* _Trecho para leitura_:
--

Chávez arma a Venezuela e faz soar os alarmes no continente
William Waack*

 

Há um jogo perigoso sendo jogado na Bolívia e no Equador, mas é um jogo que, inicialmente, só causará confusão interna. O jogo mais perigoso sendo jogado no momento é o de Hugo Chávez, e promete causar muita confusão externa. Um de seus aspectos mais preocupantes foi reiterado nesta segunda (5) numa reportagem de Roberto Godoy, de "O Estado de S. Paulo". É o acréscimo, ao já formidável arsenal militar venezuelano, de provavelmente 9 submarinos russos.

As volumosas compras de material bélico por parte de Chávez ultrapassam os 3 bilhões de dólares, mas há nessa cifra contratos de longo prazo. O respeitado Instituto Internacional para Estudos Estratégicos (mais conhecido pela sigla em inglês, IISS) diz em seu último relatório que entre os latino-americanos o maior orçamento com segurança e defesa, em termos absolutos, continua sendo o da Colombia (4 bilhões de dólares) - a guerra do governo colombiano contra diversos grupos de narco-guerrilheiros já dura 40 anos.

O segundo maior gastador é... Chávez, com pouco mais de 2 bilhões de dólares. Ele superou Argentina e Chile, com orçamentos pouco inferiores (e tradições militares muito superiores), mas o que impressiona é a velocidade do aumento das despesas com material de guerra. Entre 2005 e 2006, o orçamento de defesa da Venezuela subiu 33% (o da Colombia, para comparação, subiu menos de 10%, e os de Chile e Argentina quase nada).

As compras militares de Chávez sugerem o comportamento de alguém que entrou com muito dinheiro numa loja de departamentos e se encantou com quase tudo. Ele comprou 100 mil fuzis AK-47, um tipo pouco usado nas Américas (a não ser por Cuba e os narco-guerrilheiros das Farc), incluindo uma fábrica de munição. Circulam com muita insistência informações, desmentidas no último fim de semana pelo governo boliviano, de que parte dos 100 mil fuzis automáticos leves que serão substituídos pelas AK-47 estariam indo para a Bolívia.

--

* _Dados fornecidos_:
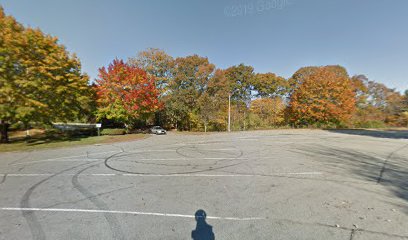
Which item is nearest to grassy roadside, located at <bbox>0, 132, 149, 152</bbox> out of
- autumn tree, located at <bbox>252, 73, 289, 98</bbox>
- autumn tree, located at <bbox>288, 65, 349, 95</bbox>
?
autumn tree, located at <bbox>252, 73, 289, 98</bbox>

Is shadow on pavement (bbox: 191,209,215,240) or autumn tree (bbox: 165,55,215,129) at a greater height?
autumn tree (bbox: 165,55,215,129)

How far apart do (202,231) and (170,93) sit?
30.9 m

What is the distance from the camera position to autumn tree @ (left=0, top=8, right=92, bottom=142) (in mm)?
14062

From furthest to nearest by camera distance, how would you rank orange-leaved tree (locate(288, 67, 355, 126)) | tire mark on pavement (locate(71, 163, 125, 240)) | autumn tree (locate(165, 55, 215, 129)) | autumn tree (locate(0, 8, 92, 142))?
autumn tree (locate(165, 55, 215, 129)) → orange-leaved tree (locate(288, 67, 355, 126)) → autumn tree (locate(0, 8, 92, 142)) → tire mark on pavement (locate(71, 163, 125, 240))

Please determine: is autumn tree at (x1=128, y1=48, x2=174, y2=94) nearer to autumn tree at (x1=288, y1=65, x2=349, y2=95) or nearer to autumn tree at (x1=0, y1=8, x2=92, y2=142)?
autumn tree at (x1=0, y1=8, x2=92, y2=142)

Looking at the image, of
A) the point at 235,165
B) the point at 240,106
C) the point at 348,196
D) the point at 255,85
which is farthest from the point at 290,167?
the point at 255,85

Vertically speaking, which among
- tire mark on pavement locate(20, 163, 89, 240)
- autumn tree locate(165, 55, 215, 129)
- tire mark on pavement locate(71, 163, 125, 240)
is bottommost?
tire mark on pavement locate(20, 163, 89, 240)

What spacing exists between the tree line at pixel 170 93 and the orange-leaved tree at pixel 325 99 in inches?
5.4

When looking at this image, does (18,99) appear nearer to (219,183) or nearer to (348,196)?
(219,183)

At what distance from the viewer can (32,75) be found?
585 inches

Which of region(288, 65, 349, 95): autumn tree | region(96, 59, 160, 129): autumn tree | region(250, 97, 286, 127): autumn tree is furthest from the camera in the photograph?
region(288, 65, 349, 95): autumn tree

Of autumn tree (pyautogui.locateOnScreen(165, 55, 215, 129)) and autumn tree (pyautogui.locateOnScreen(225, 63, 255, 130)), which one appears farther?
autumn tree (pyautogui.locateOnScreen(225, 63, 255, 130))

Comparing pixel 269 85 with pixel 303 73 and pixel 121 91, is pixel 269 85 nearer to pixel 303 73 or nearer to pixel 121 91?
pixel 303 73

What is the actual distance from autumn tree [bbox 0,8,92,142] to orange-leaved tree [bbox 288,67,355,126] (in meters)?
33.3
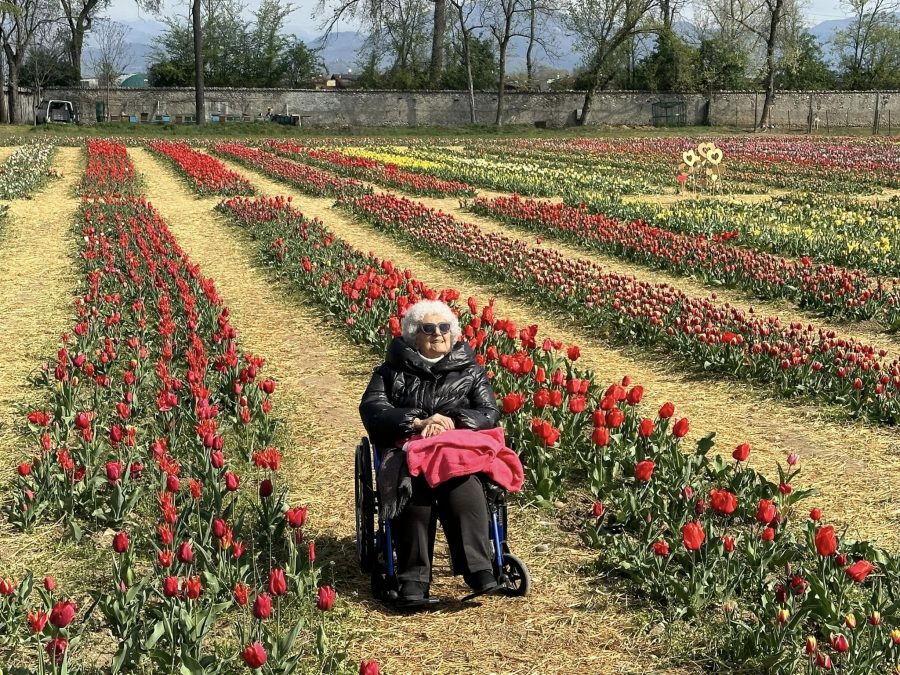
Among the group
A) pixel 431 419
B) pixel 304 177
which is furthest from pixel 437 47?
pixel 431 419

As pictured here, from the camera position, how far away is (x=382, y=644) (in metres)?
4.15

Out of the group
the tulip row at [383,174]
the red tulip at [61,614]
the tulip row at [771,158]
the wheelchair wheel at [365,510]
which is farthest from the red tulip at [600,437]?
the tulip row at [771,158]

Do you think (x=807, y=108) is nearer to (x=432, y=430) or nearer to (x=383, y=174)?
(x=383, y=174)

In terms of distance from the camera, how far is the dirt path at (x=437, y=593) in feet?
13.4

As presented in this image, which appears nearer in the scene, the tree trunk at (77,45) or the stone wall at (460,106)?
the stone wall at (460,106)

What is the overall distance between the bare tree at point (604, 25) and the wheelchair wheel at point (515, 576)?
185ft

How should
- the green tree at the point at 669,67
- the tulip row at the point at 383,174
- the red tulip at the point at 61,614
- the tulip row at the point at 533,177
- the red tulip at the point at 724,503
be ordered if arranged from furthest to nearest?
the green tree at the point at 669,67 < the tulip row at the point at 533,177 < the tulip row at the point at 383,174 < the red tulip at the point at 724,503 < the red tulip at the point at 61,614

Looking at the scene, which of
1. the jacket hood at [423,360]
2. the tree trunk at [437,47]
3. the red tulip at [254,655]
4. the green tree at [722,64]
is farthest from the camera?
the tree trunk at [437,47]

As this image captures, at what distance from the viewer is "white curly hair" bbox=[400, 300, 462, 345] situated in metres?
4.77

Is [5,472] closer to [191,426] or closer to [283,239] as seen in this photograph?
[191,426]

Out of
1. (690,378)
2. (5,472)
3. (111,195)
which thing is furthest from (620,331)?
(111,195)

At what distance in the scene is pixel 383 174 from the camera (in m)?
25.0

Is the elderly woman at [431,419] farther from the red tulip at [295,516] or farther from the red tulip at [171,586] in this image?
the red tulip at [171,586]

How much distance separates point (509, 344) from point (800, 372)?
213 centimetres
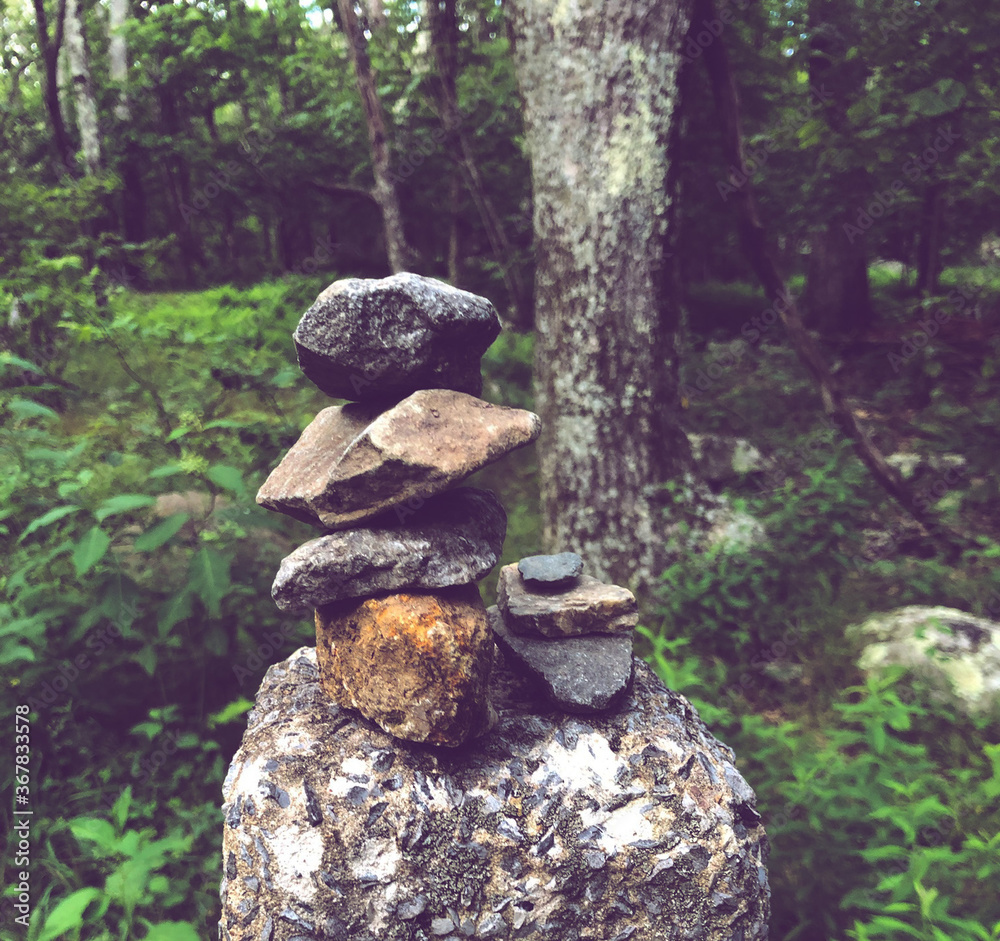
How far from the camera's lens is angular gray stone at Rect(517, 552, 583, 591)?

--

* _Exercício proposto 1_:
De acordo com o trecho sobre as compras militares de Chávez, quanto subiu o orçamento de defesa da Venezuela entre 2005 e 2006?
* _Exercício proposto 2_:
Liste todas as linhas da listagem em que aparece a palavra "camera".
O trecho e a listagem não têm nenhuma relação entre si.

* _Resposta completa 1_:
Subiu 33%.

* _Resposta completa 2_:
What is the distance from the camera position to autumn tree @ (left=0, top=8, right=92, bottom=142) (in mm)?
From furthest to nearest by camera distance, how would you rank orange-leaved tree (locate(288, 67, 355, 126)) | tire mark on pavement (locate(71, 163, 125, 240)) | autumn tree (locate(165, 55, 215, 129)) | autumn tree (locate(0, 8, 92, 142))?
Which of region(288, 65, 349, 95): autumn tree | region(96, 59, 160, 129): autumn tree | region(250, 97, 286, 127): autumn tree is furthest from the camera in the photograph?
As pictured here, from the camera position, how far away is (x=382, y=644) (in metres)?
In terms of distance from the camera, how far is the dirt path at (x=437, y=593) in feet?
is farthest from the camera?
At what distance in the scene is pixel 383 174 from the camera (in m)?
How far from the camera's lens is angular gray stone at Rect(517, 552, 583, 591)?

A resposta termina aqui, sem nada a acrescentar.